Gli arresti di massa, presumibilmente, senza mandato e le modalità di detenzione, trasmesse al mondo attraverso ai social, nel non tanto sottile intento di insegnare qualcosa a molti, le estromissioni di migliaia di magistrati dai loro tribunali, i licenziamenti di migliaia di dipendenti pubblici, fintantoché non siano confermate come, immagino, dovrebbero, dalla magistratura, sono tutti comportamenti deplorevoli, probabilmente persino in violazione della legislazione turca vigente. Pertanto, è del tutto lecito sollevare il quesito se Erdogan e il suo governo non stiano perdendo la legittimità a governare quoad exercitium, ovvero a causa delle modalità con le quali esercitano il potere. L’eventuale re-introduzione della pena di morte, “suggerita” dal Presidente al Parlamento, al quale spetta deliberarla, dovrà essere valutata con riferimento ai criteri per la sua applicazione, ma, comunque, blocca, fintantoché durerà, qualsiasi procedura di adesione all’Unione Europea (al momento, non certo una delle preoccupazioni principali di Erdogan).

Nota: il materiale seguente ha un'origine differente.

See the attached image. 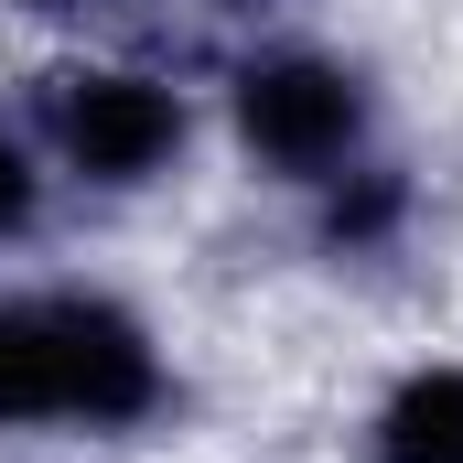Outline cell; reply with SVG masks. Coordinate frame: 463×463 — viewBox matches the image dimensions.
Wrapping results in <instances>:
<instances>
[{"label":"cell","instance_id":"obj_1","mask_svg":"<svg viewBox=\"0 0 463 463\" xmlns=\"http://www.w3.org/2000/svg\"><path fill=\"white\" fill-rule=\"evenodd\" d=\"M227 129L237 151L269 173V184H345L366 162V76L345 54H313V43H280V54H248L227 76Z\"/></svg>","mask_w":463,"mask_h":463},{"label":"cell","instance_id":"obj_2","mask_svg":"<svg viewBox=\"0 0 463 463\" xmlns=\"http://www.w3.org/2000/svg\"><path fill=\"white\" fill-rule=\"evenodd\" d=\"M184 140H194V109L151 65H65V76H43V151L98 194L162 184L184 162Z\"/></svg>","mask_w":463,"mask_h":463},{"label":"cell","instance_id":"obj_3","mask_svg":"<svg viewBox=\"0 0 463 463\" xmlns=\"http://www.w3.org/2000/svg\"><path fill=\"white\" fill-rule=\"evenodd\" d=\"M43 302H54V345H65V420L76 431H140L173 399L162 335L109 291H43Z\"/></svg>","mask_w":463,"mask_h":463},{"label":"cell","instance_id":"obj_4","mask_svg":"<svg viewBox=\"0 0 463 463\" xmlns=\"http://www.w3.org/2000/svg\"><path fill=\"white\" fill-rule=\"evenodd\" d=\"M366 463H463V355L399 366L366 410Z\"/></svg>","mask_w":463,"mask_h":463},{"label":"cell","instance_id":"obj_5","mask_svg":"<svg viewBox=\"0 0 463 463\" xmlns=\"http://www.w3.org/2000/svg\"><path fill=\"white\" fill-rule=\"evenodd\" d=\"M65 420V345H54V302H0V431Z\"/></svg>","mask_w":463,"mask_h":463},{"label":"cell","instance_id":"obj_6","mask_svg":"<svg viewBox=\"0 0 463 463\" xmlns=\"http://www.w3.org/2000/svg\"><path fill=\"white\" fill-rule=\"evenodd\" d=\"M33 227H43V151L22 129H0V248L33 237Z\"/></svg>","mask_w":463,"mask_h":463},{"label":"cell","instance_id":"obj_7","mask_svg":"<svg viewBox=\"0 0 463 463\" xmlns=\"http://www.w3.org/2000/svg\"><path fill=\"white\" fill-rule=\"evenodd\" d=\"M0 11H87V0H0Z\"/></svg>","mask_w":463,"mask_h":463}]
</instances>
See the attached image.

Senza accondiscendenza e senza ipocrisia, proprio perché gli Stati-membri dell’Unione Europea sono consapevoli di quanto importante politicamente, militarmente, socialmente sia la Turchia, il messaggio sul rispetto dei diritti delle persone deve essere inviato a Erdogan senza indugio. I comportamenti delle organizzazioni da lui guidate e controllate rischiano di diventare rapidamente tali da fargli perdere ai nostri occhi qualsiasi legittimità effettiva a governare il suo paese.